| PASSAGE EXTRAIT |
Histoire de Chasse

The Ghost Antelope

Hunting Cameroon
21 Octobre 2018 | dans Histoires de Chasse | par Frank Vannier
Giant Eland Hunting Cameroon

Mi-novembre, la dernière goutte de pluie vient de tomber. La saison sèche s’installe. Les longues herbes vertes vont rapidement se faner pour mieux crépiter lors des premiers feux de brousse. Comme chaque année, je pose le pied sur la terre rouge d’Afrique après deux mois de prospection européenne. Ma préoccupation première : la quête d’un « Caterpillar » afin d’ouvrir les pistes ravinées par les pluies diluviennes, et d’augmenter le réseau amorcé il y a deux saisons. La zone de 70.000 hectares, située à mi-chemin entre Garoua et Ngaoundéré, offre une diversité de paysages en relief. Le campement construit au bord de piscines naturelles en cascades du « mayo Faro », plonge dans une contemplation toujours aussi revigorante. Il me faudra restaurer quelques toitures de chaume dévastées par la voracité des termites pendant la saison morte.

Le 28 décembre arrive le premier chasseur : un Turinois et son fils, que je remercie ici pour nous avoir ravitaillés en délicieux capitaines (perches d’eau douce), tout au long du séjour. Pour son second safari au sein de l’organisation, mon hôte souhaite un éland de Derby et un hippotrague, les deux antilopes les plus sportives de nos savanes.

Cinq heures du matin, huitième jour de chasse, nous nous orientons encore sur le principal objectif : l’éland. Nous empruntons une piste menant sur des plateaux latéritiques à isoberlinia et gardénia.

Leurs feuilles cireuses et leurs fleurs odorantes sont fort appréciées de nos bovidaes.

J’aperçois des traces sur la piste. J’éteins le moteur du Discovery. Les pisteurs émergent de leur léthargie matinale, engourdis par les 16°c de température saisonnière. La carte du sol, les débris végétaux et les déjections nous révèlent de réjouissantes estimations : un troupeau d’une trentaine d’élands est passé il y a environ une heure. Enfin notre jour de chance !
 J’inspecte le sens du vent : bon. Nous commençons notre pistage avec enthousiasme. Les traces descendent vers une mare boueuse à deux kilomètres de là. Les premiers rayons de soleil éclairent la chaîne bleutée de Bantadjé. Le roucoulement de centaines de tourterelles se substitue au vrombissement des abeilles butinant le pollen des gardénias. Nous traversons le point d’eau nauséabond. Un superbe cob de roseau, surpris, détale vers un espace de pailles dorées non brûlées.

| ÉNONCÉ RÉDIGÉ 1 |
D'après le récit de chasse, quelles antilopes le premier chasseur souhaite-t-il obtenir lors de son second safari ?

| ENTRÉES AFFICHÉES |

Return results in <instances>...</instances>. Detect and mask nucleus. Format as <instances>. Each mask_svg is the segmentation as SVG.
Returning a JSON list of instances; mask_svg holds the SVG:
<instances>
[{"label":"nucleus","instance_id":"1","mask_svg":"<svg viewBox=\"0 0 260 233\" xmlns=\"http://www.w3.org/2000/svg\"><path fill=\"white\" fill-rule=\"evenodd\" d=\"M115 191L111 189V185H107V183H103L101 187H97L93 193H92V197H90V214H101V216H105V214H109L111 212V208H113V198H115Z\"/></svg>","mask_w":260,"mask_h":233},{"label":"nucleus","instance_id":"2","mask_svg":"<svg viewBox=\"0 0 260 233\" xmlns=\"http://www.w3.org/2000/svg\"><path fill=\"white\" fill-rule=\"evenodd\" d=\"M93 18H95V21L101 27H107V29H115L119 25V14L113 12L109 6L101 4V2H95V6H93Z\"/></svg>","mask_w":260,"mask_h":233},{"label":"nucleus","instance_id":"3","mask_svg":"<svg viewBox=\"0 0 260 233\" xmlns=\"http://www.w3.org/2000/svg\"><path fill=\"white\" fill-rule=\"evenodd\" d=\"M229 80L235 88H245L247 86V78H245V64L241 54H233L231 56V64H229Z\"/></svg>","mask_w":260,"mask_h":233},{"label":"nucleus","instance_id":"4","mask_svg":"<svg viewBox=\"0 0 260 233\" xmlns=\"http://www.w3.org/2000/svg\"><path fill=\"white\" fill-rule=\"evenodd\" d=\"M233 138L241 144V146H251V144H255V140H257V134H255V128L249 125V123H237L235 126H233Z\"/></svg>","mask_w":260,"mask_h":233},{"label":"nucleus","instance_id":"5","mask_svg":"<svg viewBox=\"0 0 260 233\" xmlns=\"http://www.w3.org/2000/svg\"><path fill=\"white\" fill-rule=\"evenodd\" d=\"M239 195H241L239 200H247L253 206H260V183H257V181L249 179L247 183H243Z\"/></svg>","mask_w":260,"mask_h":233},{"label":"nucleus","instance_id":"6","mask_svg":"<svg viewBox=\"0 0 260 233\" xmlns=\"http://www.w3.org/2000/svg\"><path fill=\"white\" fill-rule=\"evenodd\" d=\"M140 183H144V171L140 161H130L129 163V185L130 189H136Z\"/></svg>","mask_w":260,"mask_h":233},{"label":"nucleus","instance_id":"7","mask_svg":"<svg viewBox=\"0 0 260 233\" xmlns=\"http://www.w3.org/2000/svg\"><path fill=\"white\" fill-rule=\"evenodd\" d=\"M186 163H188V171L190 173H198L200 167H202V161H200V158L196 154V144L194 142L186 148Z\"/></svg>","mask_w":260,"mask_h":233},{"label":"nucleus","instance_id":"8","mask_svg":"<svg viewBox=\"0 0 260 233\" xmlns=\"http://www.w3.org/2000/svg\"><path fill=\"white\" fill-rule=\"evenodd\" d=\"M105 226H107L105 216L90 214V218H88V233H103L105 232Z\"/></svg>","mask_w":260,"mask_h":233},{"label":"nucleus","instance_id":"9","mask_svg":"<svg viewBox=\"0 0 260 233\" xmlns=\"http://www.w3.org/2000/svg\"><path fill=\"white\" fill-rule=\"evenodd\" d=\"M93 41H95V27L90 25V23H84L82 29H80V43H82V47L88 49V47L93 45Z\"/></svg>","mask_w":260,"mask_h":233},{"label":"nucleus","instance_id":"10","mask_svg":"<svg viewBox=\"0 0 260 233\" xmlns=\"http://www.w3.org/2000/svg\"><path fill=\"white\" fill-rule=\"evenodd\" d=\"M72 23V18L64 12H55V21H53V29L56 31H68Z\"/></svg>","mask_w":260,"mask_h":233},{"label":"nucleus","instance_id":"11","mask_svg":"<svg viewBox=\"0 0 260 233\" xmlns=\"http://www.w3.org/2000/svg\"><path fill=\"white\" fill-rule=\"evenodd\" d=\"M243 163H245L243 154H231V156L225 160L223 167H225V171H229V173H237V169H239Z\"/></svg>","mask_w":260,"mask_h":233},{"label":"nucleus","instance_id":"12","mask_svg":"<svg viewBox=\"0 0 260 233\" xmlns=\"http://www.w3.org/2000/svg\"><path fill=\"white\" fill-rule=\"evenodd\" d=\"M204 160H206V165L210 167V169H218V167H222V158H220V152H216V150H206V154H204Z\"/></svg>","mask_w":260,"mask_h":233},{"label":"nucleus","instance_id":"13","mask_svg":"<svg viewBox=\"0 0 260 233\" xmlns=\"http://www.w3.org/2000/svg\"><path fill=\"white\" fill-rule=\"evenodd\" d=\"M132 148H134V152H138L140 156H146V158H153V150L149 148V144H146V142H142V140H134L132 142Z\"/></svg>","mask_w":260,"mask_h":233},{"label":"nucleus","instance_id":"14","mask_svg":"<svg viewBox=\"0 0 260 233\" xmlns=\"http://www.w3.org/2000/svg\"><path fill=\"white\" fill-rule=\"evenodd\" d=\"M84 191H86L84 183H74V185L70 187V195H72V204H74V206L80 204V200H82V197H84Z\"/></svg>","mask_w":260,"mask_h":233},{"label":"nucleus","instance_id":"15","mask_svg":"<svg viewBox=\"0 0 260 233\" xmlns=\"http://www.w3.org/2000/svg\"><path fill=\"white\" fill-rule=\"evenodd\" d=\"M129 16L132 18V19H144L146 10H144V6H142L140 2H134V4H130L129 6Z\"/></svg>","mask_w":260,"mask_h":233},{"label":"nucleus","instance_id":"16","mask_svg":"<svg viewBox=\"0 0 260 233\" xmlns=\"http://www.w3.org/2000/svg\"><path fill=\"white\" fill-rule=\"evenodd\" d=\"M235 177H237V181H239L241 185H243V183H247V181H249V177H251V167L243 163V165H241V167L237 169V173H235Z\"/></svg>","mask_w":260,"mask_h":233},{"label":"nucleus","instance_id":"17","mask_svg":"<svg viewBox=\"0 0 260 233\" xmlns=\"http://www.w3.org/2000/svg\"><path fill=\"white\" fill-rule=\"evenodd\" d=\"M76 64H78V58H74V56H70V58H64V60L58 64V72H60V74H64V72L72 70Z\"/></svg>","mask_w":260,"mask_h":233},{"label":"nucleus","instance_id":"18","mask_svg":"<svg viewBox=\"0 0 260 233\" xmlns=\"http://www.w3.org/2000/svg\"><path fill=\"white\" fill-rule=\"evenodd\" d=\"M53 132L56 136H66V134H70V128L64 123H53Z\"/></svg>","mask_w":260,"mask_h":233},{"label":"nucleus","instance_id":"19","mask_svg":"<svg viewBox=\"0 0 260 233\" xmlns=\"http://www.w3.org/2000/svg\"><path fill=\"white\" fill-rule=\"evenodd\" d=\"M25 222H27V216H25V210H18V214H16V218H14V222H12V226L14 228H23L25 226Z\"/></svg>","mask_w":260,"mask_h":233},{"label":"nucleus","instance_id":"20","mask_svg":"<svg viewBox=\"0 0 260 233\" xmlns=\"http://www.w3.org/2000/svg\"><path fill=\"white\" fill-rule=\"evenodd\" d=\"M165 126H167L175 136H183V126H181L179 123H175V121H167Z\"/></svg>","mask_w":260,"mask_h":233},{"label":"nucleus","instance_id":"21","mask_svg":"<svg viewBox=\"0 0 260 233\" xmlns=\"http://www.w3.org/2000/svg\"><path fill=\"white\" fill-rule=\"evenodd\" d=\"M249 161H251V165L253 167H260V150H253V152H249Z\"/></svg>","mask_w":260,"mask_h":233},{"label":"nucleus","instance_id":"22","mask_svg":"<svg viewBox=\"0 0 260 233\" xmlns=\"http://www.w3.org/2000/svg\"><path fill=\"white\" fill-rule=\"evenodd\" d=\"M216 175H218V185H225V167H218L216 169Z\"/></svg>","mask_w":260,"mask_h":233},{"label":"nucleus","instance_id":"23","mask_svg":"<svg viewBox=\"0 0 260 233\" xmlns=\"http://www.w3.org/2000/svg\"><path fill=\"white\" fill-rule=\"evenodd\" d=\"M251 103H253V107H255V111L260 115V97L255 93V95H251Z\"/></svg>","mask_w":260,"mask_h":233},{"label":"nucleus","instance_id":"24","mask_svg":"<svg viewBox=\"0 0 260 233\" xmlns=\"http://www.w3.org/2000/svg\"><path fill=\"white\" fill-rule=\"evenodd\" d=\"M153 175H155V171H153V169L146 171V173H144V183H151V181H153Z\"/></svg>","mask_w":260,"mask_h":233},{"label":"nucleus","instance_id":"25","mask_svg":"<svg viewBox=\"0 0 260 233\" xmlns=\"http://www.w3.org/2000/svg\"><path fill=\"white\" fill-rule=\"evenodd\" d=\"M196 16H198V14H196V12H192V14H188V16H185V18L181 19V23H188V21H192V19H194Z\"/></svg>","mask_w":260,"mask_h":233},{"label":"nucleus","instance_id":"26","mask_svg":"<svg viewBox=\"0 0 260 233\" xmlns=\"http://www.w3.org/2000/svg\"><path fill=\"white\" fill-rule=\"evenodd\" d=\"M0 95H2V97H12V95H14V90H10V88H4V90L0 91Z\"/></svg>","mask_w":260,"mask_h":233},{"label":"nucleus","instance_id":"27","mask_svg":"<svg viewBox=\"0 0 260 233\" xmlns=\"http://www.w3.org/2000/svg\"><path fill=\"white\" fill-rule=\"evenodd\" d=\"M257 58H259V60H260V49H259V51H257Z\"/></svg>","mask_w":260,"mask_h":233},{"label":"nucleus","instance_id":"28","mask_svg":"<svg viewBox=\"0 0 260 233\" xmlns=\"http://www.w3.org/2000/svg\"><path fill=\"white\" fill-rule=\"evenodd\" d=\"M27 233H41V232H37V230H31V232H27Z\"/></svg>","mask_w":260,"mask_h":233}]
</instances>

| ÉNONCÉ RÉDIGÉ 2 |
Renvoyez chaque ligne du listing contenant la chaîne "instances", en respectant la casse.

| RÉPONSE ATTENDUE 1 |
Un éland de Derby et un hippotrague.

| RÉPONSE ATTENDUE 2 |
Return results in <instances>...</instances>. Detect and mask nucleus. Format as <instances>. Each mask_svg is the segmentation as SVG.
Returning a JSON list of instances; mask_svg holds the SVG:
<instances>
</instances>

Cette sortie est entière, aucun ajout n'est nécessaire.